Set down exactly the lines running from the line with "Is [703,252] above [475,414] or is it below?" to the end of the listing below, both ends included.
─── Raw records ───
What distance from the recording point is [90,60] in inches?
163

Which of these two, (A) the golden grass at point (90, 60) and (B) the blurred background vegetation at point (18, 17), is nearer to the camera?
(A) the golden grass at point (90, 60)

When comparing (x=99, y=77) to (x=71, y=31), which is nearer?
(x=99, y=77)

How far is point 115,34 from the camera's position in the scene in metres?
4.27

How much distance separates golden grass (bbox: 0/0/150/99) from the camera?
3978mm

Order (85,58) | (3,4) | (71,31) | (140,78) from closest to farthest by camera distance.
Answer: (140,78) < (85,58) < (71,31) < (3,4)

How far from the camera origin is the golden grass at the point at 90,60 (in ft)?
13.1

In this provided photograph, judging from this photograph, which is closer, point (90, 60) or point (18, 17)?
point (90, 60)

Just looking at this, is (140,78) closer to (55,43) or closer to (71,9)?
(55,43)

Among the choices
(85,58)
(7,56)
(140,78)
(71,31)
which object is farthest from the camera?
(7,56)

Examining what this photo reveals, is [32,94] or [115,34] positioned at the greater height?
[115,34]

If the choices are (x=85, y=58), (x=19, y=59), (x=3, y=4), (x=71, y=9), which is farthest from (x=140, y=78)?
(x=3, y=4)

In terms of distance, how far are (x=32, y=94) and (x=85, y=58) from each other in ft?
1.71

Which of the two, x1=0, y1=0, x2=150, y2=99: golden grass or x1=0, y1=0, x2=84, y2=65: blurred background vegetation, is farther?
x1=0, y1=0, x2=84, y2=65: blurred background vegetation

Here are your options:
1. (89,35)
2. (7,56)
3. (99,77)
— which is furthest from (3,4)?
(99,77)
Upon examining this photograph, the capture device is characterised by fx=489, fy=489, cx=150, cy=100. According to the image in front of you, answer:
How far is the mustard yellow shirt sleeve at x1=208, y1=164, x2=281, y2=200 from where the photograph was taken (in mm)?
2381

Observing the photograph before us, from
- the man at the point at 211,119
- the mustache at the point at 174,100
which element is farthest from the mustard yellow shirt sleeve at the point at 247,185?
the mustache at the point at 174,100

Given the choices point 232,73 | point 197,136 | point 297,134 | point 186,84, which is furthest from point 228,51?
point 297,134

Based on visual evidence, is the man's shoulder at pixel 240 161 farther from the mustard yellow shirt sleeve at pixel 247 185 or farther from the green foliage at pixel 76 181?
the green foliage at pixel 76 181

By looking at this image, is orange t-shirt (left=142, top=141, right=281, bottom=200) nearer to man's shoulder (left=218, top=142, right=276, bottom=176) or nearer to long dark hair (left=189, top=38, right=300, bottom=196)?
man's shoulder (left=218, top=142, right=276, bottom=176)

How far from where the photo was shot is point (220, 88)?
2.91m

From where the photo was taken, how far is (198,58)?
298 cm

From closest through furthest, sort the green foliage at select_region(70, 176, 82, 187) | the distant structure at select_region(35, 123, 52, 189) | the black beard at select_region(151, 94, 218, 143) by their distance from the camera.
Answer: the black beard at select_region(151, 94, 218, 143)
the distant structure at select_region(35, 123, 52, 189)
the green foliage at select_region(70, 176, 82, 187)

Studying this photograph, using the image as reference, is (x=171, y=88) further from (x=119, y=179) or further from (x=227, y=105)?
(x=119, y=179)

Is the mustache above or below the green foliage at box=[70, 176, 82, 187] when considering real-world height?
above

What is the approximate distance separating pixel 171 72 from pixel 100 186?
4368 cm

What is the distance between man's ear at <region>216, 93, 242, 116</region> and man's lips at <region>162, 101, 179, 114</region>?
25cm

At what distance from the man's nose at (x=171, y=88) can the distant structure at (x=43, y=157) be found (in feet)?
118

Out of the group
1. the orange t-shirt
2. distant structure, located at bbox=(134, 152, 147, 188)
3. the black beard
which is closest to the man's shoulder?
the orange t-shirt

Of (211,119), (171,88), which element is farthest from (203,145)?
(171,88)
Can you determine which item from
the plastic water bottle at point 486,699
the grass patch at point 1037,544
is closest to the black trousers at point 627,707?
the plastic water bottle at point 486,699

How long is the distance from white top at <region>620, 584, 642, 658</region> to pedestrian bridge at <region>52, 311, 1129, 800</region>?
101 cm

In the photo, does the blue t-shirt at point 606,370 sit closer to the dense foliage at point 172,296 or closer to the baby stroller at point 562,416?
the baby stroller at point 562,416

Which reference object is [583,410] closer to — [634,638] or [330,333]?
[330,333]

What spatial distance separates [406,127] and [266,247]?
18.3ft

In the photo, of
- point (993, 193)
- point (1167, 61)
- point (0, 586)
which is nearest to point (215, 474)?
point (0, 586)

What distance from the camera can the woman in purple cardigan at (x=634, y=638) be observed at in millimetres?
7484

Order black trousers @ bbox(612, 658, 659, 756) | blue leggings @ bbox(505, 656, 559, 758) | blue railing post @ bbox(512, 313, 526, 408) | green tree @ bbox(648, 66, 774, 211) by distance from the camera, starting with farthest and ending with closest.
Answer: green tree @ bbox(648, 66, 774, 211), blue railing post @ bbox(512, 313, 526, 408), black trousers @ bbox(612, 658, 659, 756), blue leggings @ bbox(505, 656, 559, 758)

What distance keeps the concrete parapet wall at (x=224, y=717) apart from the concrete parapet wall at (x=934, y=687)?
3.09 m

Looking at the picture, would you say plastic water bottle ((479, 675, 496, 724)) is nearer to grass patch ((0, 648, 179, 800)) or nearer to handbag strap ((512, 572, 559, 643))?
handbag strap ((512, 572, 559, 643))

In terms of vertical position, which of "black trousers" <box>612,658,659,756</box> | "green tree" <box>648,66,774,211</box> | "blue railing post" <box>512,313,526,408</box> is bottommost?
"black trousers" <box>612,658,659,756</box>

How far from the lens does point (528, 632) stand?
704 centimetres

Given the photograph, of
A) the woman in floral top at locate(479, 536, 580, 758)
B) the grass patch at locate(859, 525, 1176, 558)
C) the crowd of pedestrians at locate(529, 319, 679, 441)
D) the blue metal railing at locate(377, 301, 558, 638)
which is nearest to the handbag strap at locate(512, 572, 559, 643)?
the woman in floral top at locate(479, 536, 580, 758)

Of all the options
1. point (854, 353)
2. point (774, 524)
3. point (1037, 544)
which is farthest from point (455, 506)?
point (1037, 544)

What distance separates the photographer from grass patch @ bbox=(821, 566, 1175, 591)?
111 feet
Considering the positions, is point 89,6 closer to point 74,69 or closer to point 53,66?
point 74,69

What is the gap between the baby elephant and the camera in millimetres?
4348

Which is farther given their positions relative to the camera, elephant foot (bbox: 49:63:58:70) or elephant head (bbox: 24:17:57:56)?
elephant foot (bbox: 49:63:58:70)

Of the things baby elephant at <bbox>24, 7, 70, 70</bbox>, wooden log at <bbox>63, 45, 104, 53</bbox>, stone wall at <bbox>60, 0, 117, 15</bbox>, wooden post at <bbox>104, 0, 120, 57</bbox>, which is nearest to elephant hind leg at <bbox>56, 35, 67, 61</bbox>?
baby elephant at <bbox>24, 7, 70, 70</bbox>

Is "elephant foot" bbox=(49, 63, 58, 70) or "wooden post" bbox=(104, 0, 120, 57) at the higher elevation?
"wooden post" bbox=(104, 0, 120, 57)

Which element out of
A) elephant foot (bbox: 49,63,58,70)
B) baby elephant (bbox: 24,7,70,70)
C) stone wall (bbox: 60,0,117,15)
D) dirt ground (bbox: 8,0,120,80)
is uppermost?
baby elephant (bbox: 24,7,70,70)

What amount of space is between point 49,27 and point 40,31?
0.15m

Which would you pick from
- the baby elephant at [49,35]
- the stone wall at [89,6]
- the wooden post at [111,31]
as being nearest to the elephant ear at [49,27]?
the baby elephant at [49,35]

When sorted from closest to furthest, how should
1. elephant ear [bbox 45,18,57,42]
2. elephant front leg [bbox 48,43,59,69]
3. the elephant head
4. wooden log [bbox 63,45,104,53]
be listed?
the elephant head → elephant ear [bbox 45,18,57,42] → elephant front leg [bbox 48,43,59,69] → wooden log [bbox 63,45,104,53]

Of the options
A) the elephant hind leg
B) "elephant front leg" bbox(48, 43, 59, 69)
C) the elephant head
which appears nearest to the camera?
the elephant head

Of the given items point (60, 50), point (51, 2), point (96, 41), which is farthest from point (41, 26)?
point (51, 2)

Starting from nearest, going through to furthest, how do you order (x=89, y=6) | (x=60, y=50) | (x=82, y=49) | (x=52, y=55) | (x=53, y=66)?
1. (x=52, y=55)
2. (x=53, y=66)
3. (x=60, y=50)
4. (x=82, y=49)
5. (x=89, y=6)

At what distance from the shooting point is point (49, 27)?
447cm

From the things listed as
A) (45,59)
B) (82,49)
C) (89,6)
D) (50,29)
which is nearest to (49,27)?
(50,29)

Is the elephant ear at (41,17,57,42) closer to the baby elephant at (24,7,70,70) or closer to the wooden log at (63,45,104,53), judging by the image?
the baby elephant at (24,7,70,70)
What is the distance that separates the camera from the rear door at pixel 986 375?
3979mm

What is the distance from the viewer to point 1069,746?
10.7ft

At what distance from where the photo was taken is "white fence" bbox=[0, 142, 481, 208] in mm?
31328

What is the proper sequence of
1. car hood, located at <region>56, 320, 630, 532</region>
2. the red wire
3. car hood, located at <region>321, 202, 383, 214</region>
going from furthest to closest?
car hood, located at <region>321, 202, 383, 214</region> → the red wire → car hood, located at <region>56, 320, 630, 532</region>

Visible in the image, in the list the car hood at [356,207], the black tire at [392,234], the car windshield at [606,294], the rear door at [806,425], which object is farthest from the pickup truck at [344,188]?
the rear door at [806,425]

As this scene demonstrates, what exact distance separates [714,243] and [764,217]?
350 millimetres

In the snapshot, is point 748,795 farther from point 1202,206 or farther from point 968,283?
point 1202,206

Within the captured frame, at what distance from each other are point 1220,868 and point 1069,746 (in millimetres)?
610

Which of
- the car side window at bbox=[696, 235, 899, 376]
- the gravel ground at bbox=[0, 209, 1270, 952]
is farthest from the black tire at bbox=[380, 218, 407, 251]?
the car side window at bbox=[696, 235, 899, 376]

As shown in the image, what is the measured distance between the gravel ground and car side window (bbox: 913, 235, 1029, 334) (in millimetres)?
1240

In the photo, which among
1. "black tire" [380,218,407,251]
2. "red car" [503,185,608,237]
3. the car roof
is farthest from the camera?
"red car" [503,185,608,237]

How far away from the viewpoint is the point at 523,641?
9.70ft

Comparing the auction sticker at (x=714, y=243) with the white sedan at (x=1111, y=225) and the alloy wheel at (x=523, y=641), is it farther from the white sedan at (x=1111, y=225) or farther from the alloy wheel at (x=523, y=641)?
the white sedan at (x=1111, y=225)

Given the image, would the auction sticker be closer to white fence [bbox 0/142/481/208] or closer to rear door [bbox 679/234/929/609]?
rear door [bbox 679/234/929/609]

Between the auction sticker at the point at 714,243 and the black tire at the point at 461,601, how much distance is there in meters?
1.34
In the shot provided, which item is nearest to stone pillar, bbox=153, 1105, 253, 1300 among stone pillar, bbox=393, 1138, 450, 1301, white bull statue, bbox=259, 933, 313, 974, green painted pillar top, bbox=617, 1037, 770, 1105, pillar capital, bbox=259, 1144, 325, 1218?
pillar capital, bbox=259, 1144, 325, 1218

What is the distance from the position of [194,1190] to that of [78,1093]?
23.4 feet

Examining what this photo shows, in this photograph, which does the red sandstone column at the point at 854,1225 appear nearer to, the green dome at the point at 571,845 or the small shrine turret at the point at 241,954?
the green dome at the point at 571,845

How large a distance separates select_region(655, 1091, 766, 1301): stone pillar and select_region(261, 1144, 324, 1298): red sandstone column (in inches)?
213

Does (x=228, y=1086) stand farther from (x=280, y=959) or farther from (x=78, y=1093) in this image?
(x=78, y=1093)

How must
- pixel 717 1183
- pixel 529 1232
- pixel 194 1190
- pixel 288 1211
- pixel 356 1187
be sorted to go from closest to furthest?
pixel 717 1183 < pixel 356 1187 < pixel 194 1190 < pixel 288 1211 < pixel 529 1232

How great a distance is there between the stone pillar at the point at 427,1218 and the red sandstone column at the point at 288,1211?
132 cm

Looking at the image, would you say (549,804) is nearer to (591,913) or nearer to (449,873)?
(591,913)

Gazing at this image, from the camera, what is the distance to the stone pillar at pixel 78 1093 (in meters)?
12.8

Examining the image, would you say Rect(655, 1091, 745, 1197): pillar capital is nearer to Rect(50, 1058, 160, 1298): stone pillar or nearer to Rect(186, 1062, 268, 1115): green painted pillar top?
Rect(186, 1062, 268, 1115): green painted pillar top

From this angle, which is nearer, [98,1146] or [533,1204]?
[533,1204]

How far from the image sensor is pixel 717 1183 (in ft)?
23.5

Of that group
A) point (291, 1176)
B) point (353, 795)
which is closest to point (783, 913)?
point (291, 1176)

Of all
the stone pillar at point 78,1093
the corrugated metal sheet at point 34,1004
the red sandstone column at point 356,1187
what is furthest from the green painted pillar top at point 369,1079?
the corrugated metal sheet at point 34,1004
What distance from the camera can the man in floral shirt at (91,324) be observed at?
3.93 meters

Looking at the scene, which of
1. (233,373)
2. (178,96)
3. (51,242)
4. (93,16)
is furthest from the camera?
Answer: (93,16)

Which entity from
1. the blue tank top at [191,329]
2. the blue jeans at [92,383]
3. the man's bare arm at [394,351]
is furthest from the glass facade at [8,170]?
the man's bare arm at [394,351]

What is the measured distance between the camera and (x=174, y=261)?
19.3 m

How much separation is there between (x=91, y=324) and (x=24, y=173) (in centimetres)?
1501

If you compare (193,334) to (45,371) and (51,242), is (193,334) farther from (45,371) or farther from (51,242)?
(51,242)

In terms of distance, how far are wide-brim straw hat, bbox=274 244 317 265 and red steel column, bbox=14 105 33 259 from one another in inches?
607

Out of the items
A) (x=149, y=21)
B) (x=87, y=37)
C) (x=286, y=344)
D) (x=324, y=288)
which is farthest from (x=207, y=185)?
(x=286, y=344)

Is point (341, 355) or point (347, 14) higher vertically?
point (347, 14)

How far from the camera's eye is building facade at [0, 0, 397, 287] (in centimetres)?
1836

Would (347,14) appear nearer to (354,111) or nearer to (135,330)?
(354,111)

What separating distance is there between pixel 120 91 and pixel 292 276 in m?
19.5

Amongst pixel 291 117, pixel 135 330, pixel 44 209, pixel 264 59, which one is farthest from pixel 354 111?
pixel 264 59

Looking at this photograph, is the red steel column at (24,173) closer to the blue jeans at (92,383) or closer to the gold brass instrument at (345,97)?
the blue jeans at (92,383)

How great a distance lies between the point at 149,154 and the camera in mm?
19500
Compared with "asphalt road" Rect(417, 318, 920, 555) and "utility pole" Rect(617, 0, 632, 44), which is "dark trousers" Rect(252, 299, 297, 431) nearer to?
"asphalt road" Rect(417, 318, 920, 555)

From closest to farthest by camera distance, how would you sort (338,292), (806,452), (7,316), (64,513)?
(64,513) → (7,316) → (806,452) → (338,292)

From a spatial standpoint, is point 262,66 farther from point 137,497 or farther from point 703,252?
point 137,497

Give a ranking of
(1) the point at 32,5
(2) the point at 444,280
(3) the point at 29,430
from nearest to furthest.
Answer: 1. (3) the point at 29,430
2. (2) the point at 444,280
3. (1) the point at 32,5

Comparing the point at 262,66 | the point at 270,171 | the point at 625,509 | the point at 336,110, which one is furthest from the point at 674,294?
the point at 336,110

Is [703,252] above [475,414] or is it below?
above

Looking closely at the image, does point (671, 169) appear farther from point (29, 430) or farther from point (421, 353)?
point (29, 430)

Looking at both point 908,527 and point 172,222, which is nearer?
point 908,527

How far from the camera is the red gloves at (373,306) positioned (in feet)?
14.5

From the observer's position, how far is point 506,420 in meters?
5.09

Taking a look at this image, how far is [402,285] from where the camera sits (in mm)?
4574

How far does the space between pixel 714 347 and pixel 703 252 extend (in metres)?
───
_Answer to this problem_
Is [703,252] above [475,414] or is it below?
above

Looking closely at the image, does point (671, 169) appear farther from point (29, 430) or farther from point (421, 353)?
point (29, 430)

Looking at both point 908,527 and point 172,222, which is nearer?
point 908,527

How far from the camera is the red gloves at (373,306) positioned (in feet)?
14.5

From the observer's position, how far is point 506,420 in meters?
5.09

Taking a look at this image, how far is [402,285] from where the camera sits (in mm)?
4574

How far does the space between pixel 714 347 and pixel 703 252 extend (in metres)?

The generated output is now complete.